- _CONSIGNES DE TRAVAIL_
1. D'après le récit de la visite à Crécom, quels sont les deux pôles de la ferme expérimentale ?
2. Recopiez le récit de la visite à Crécom de « Après avoir entendu » à « du Mont-Saint-Michel ! » en substituant « séjour » à « week-end ».
3. Poursuivez le récit de la visite à Crécom après sa dernière phrase.

- _EXTRAIT DU DOCUMENT_

Nous revoilà à prendre le train pour arriver à temps à notre rendez-vous avec Bertrand, ingénieur agronome à la chambre d'agriculture de Bretagne. Après quelques kilomètres à vélo nous arrivons au lieu dit de Crécom, où la chambre a installé une ferme expérimentale. Ici deux pôles, les vaches à viande et les porcs. On visite le pôle porcs sans rentrer dans l'élevage (conditions d'hygiène l'obligent), grâce à des couloirs vitrés entourant les bâtiments. La station expérimentale fonctionne comme une vraie ferme, sauf qu'on teste et qu'on mesure les résultats de différents facteurs (alimentation, place, etc.). La station est régulièrement contactée par des producteurs d'aliments qui font tester leurs nouveaux produits avant de les vendre. Ils payent donc la chambre pour savoir si tel acide aminé de synthèse augmente la croissance, ou la qualité de la viande,etc. De plus en plus, ils réalisent aussi des tests pour concilier bien-être des cochons et rentabilité économique. Par exemple, pour les cochons industriels vivants à même le béton sur des caillebotis, on coupe la queue des porcelets car sinon, par ennui, ils croquent les queues de leur voisin. La chambre a ainsi fait des recherches pour montrer que si on met les cochons sur la paille, ceux-ci s'amusent avec les brins et ne se mangent pas la queue. Il n'y aurait donc plus besoin de la couper ! Ça semble tellement simple et pourtant...
Après avoir entendu l'argument "il faut rester compétitifs face aux pays voisins et nourrir la France", justifiant les timides avancées contre le mal-être animal, nous repartons à vélo puis en train pour un week-end à côté du Mont-Saint-Michel !

- _ENTRÉES EXTRAITES_
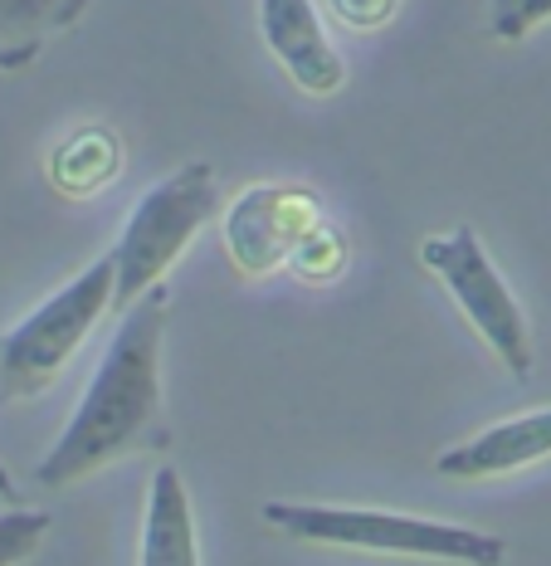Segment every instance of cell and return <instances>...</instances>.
Instances as JSON below:
<instances>
[{"label": "cell", "instance_id": "obj_5", "mask_svg": "<svg viewBox=\"0 0 551 566\" xmlns=\"http://www.w3.org/2000/svg\"><path fill=\"white\" fill-rule=\"evenodd\" d=\"M420 259H425V269L439 274L449 298L459 303L464 317L474 323V333L494 347V357L518 376V381H527L537 367L532 333H527L518 298L508 293V283H502V274L494 269L488 250L478 244V234L468 226L449 230V234H430V240L420 244Z\"/></svg>", "mask_w": 551, "mask_h": 566}, {"label": "cell", "instance_id": "obj_3", "mask_svg": "<svg viewBox=\"0 0 551 566\" xmlns=\"http://www.w3.org/2000/svg\"><path fill=\"white\" fill-rule=\"evenodd\" d=\"M220 210V176L210 161H186L176 176L133 206L123 234L113 244L117 264V289H113V313L123 317L142 298L147 289H157L167 279V269L181 259L186 244L201 234V226Z\"/></svg>", "mask_w": 551, "mask_h": 566}, {"label": "cell", "instance_id": "obj_12", "mask_svg": "<svg viewBox=\"0 0 551 566\" xmlns=\"http://www.w3.org/2000/svg\"><path fill=\"white\" fill-rule=\"evenodd\" d=\"M342 264H347V240H342V230L337 226H322L308 234V240L293 250V259H288V269L298 279H308V283H327V279H337L342 274Z\"/></svg>", "mask_w": 551, "mask_h": 566}, {"label": "cell", "instance_id": "obj_11", "mask_svg": "<svg viewBox=\"0 0 551 566\" xmlns=\"http://www.w3.org/2000/svg\"><path fill=\"white\" fill-rule=\"evenodd\" d=\"M117 161H123L117 142L103 133V127H84V133L68 137L50 157V176L64 196H88V191H98V186L113 181Z\"/></svg>", "mask_w": 551, "mask_h": 566}, {"label": "cell", "instance_id": "obj_15", "mask_svg": "<svg viewBox=\"0 0 551 566\" xmlns=\"http://www.w3.org/2000/svg\"><path fill=\"white\" fill-rule=\"evenodd\" d=\"M327 6H332L337 20H347L351 30H377V25H385V20L395 15L401 0H327Z\"/></svg>", "mask_w": 551, "mask_h": 566}, {"label": "cell", "instance_id": "obj_14", "mask_svg": "<svg viewBox=\"0 0 551 566\" xmlns=\"http://www.w3.org/2000/svg\"><path fill=\"white\" fill-rule=\"evenodd\" d=\"M488 15H494L498 40H522V34H532L542 20H551V0H494Z\"/></svg>", "mask_w": 551, "mask_h": 566}, {"label": "cell", "instance_id": "obj_7", "mask_svg": "<svg viewBox=\"0 0 551 566\" xmlns=\"http://www.w3.org/2000/svg\"><path fill=\"white\" fill-rule=\"evenodd\" d=\"M259 25L268 50L278 54V64L288 69V78L303 93H337L347 84V64L337 54V44L327 40L312 0H259Z\"/></svg>", "mask_w": 551, "mask_h": 566}, {"label": "cell", "instance_id": "obj_8", "mask_svg": "<svg viewBox=\"0 0 551 566\" xmlns=\"http://www.w3.org/2000/svg\"><path fill=\"white\" fill-rule=\"evenodd\" d=\"M547 454H551V406L512 416L502 424H488L484 434L444 450L435 459V474L439 479H494V474H512L522 464H537Z\"/></svg>", "mask_w": 551, "mask_h": 566}, {"label": "cell", "instance_id": "obj_2", "mask_svg": "<svg viewBox=\"0 0 551 566\" xmlns=\"http://www.w3.org/2000/svg\"><path fill=\"white\" fill-rule=\"evenodd\" d=\"M264 523L303 542H327V547H361V552H391V557H435V562H468V566L508 562V542L498 533H478V527L415 517V513L274 499L264 503Z\"/></svg>", "mask_w": 551, "mask_h": 566}, {"label": "cell", "instance_id": "obj_4", "mask_svg": "<svg viewBox=\"0 0 551 566\" xmlns=\"http://www.w3.org/2000/svg\"><path fill=\"white\" fill-rule=\"evenodd\" d=\"M117 289V264L113 254L93 259L78 279H68L54 298H44L25 323H15L0 337V396L6 400H30L64 371V361L84 347L103 313L113 308Z\"/></svg>", "mask_w": 551, "mask_h": 566}, {"label": "cell", "instance_id": "obj_1", "mask_svg": "<svg viewBox=\"0 0 551 566\" xmlns=\"http://www.w3.org/2000/svg\"><path fill=\"white\" fill-rule=\"evenodd\" d=\"M167 308L171 293L167 283H157L123 313L78 410L68 416L54 450L34 464V479L44 489H64V483L88 479L93 469L113 464V459L161 444V337H167Z\"/></svg>", "mask_w": 551, "mask_h": 566}, {"label": "cell", "instance_id": "obj_10", "mask_svg": "<svg viewBox=\"0 0 551 566\" xmlns=\"http://www.w3.org/2000/svg\"><path fill=\"white\" fill-rule=\"evenodd\" d=\"M93 0H0V69H25L44 44L84 20Z\"/></svg>", "mask_w": 551, "mask_h": 566}, {"label": "cell", "instance_id": "obj_6", "mask_svg": "<svg viewBox=\"0 0 551 566\" xmlns=\"http://www.w3.org/2000/svg\"><path fill=\"white\" fill-rule=\"evenodd\" d=\"M322 226V210L312 191L298 186H250L225 210V250L234 269L250 279H264L274 269H288L293 250Z\"/></svg>", "mask_w": 551, "mask_h": 566}, {"label": "cell", "instance_id": "obj_13", "mask_svg": "<svg viewBox=\"0 0 551 566\" xmlns=\"http://www.w3.org/2000/svg\"><path fill=\"white\" fill-rule=\"evenodd\" d=\"M44 537H50V513H34V509L0 513V566H25L40 552Z\"/></svg>", "mask_w": 551, "mask_h": 566}, {"label": "cell", "instance_id": "obj_9", "mask_svg": "<svg viewBox=\"0 0 551 566\" xmlns=\"http://www.w3.org/2000/svg\"><path fill=\"white\" fill-rule=\"evenodd\" d=\"M142 566H201L195 557V517L186 499V479L171 464L157 469L147 493V523H142Z\"/></svg>", "mask_w": 551, "mask_h": 566}, {"label": "cell", "instance_id": "obj_16", "mask_svg": "<svg viewBox=\"0 0 551 566\" xmlns=\"http://www.w3.org/2000/svg\"><path fill=\"white\" fill-rule=\"evenodd\" d=\"M0 499H6V503H15V499H20L15 483H10V474H6V464H0Z\"/></svg>", "mask_w": 551, "mask_h": 566}]
</instances>
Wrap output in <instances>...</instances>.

- _LISTE DES RÉPONSES_
1. Les vaches à viande et les porcs.

2.
Après avoir entendu l'argument "il faut rester compétitifs face aux pays voisins et nourrir la France", justifiant les timides avancées contre le mal-être animal, nous repartons à vélo puis en train pour un séjour à côté du Mont-Saint-Michel !

3.
De retour à vélo aux alentours de Rennes, nous partons à la rencontre de Françoise, éleveuse de vaches laitières. C'est le plus petit troupeau que nous ayons pu voir lors de notre voyage, Françoise élève... 7 vaches ! Bon, il faut dire que Françoise a d'autres activités professionnelles, elle est comptable dans l'entreprise familiale et tient une location de gîtes insolites dans son village de tonneaux. Nous avons la chance d'être logés dans ces "Foudres", gros fûts que Denis et Françoise ont récupéré dans une ancienne cidrerie... Tout confort donc (tonneau salle de bain, tonneau cuisine, tonneau toilettes, tonneau chambre, ...) et c'est très mignon !
Mais revenons à l'agriculture ! Françoise à 5 hectares sur lesquels pâturent les vaches, de race jersiaise et bretonne pie noire. Cette dernière bénéficie d'un suivi particulier puisque c'est une race à très faible effectif. Assez petite, elle produit peu de lait. Sur ses terres Françoise fait du foin, mais pas d'ensilage, pas de céréales. Les vaches reçoivent également un peu de luzerne déshydratée. Au début Françoise n'avait que des bretonnes pies noires , mais aujourd'hui elle a introduit aussi des jersiaises qui sont de meilleures laitières en terme de matière grasse, alors que les pies noires font un lait plus concentré en protéines. Pour 7 vaches, pas besoin de gros investissements et d'infrastructures spécialisées... Une petite trayeuse suffit pour la traite, d'autant que Françoise ne trait pas le soir, on appelle cela la mono-traite. Habituellement on trait les vaches matin et soir, mais on peut se limiter à une traite par jour, on perd alors environ 30% de la production de lait journalière... mais on libère beaucoup de temps !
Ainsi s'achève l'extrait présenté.